Re: BPF skels in perf .Re: [GIT PULL] perf tools changes for v6.4

Arnaldo Carvalho de Melo <acme@xxxxxxxxxx> · Thu, 4 May 2023 16:07:29 -0300

Em Thu, May 04, 2023 at 11:50:07AM -0700, Andrii Nakryiko escreveu:
> On Thu, May 4, 2023 at 10:52 AM Arnaldo Carvalho de Melo <acme@xxxxxxxxxx> wrote:
> > Andrii, can you add some more information about the usage of vmlinux.h
> > instead of using kernel headers?

> I'll just say that vmlinux.h is not a hard requirement to build BPF
> programs, it's more a convenience allowing easy access to definitions
> of both UAPI and kernel-internal structures for tracing needs and
> marking them relocatable using BPF CO-RE machinery. Lots of real-world
> applications just check-in pregenerated vmlinux.h to avoid build-time
> dependency on up-to-date host kernel and such.

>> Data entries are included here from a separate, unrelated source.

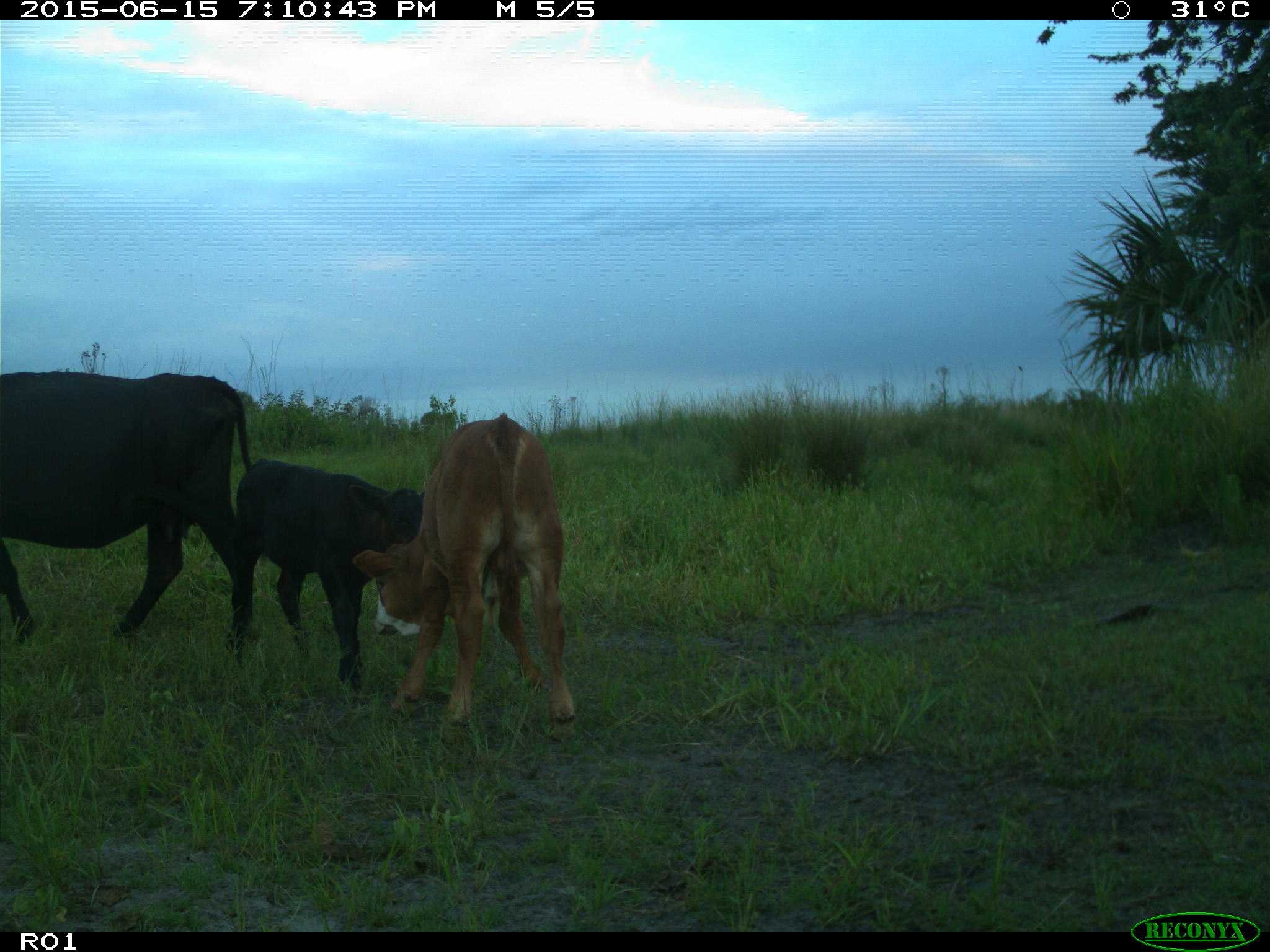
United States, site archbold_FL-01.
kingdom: Animalia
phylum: Chordata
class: Mammalia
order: Artiodactyla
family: Bovidae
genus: Bos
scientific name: Bos taurus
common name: domestic cow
Bos taurus (domestic cow).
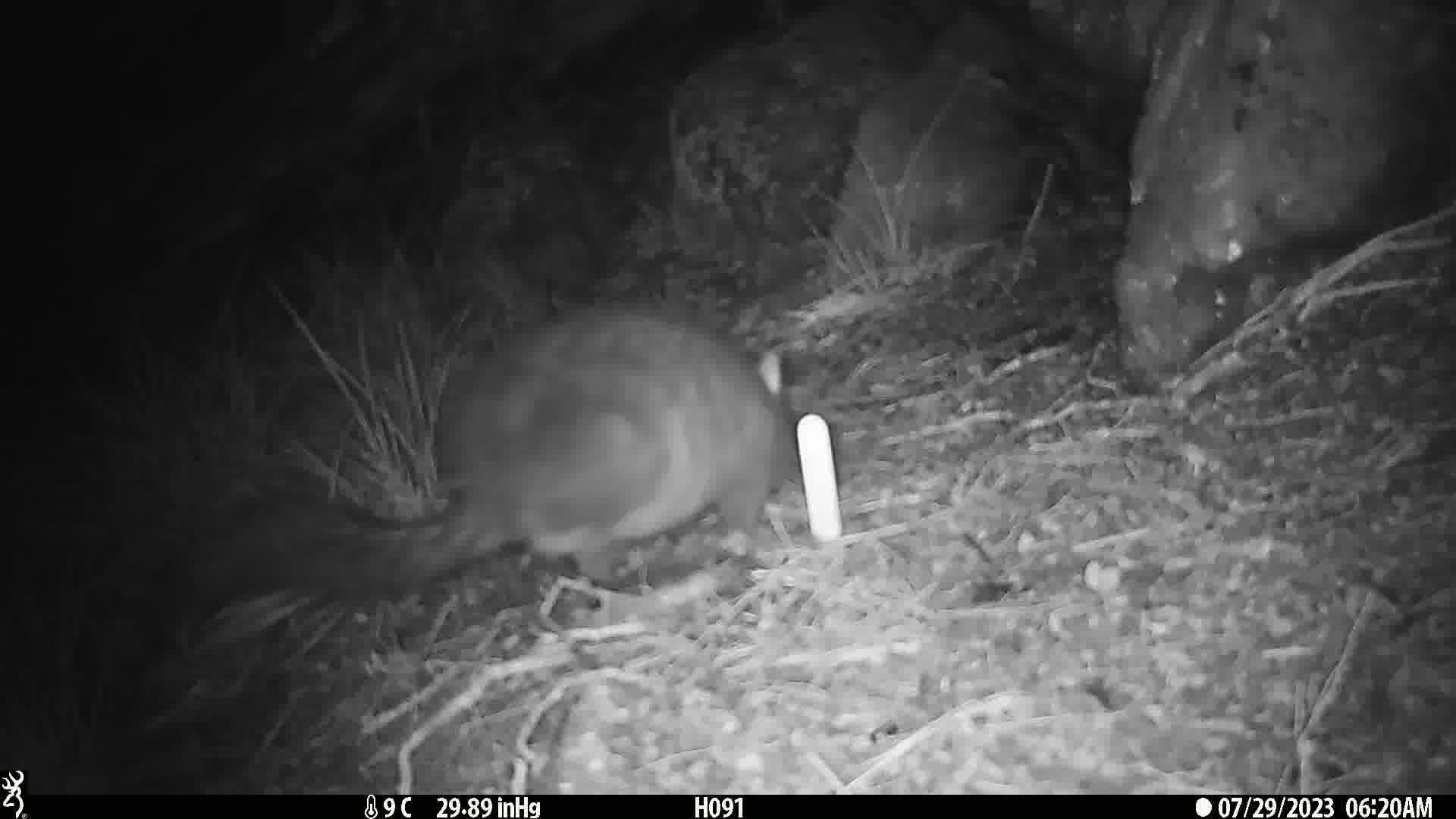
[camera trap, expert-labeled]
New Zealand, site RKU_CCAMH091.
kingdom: Animalia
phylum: Chordata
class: Mammalia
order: Diprotodontia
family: Phalangeridae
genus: Trichosurus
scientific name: Trichosurus vulpecula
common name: common brushtail possum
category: possum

> If vmlinux.h generation and usage is causing issues, though, given
> that perf's BPF programs don't seem to be using many different kernel
> types, it might be a better option to just use UAPI headers for public
> kernel type definitions, and just define CO-RE-relocatable minimal
> definitions locally in perf's BPF code for the other types necessary.
> E.g., if perf needs only pid and tgid from task_struct, this would
> suffice:

> struct task_struct {
>     int pid;
>     int tgid;
> } __attribute__((preserve_access_index));

Yeah, that seems like a way better approach, no vmlinux involved, libbpf
CO-RE notices that task_struct changed from this two integers version
(of course) and does the relocation to where it is in the running kernel
by using /sys/kernel/btf/vmlinux.

I looked and the creation of vmlinux.h was introduced in:

commit 944138f048f7d7591ec7568c94b21de8df2724d4
Author: Namhyung Kim <namhyung@xxxxxxxxxx>
Date:   Thu Jul 1 14:12:27 2021 -0700

    perf stat: Enable BPF counter with --for-each-cgroup

    Recently bperf was added to use BPF to count perf events for various
    purposes.  This is an extension for the approach and targetting to
    cgroup usages.

    Unlike the other bperf, it doesn't share the events with other
    processes but it'd reduces unnecessary events (and the overhead of
    multiplexing) for each monitored cgroup within the perf session.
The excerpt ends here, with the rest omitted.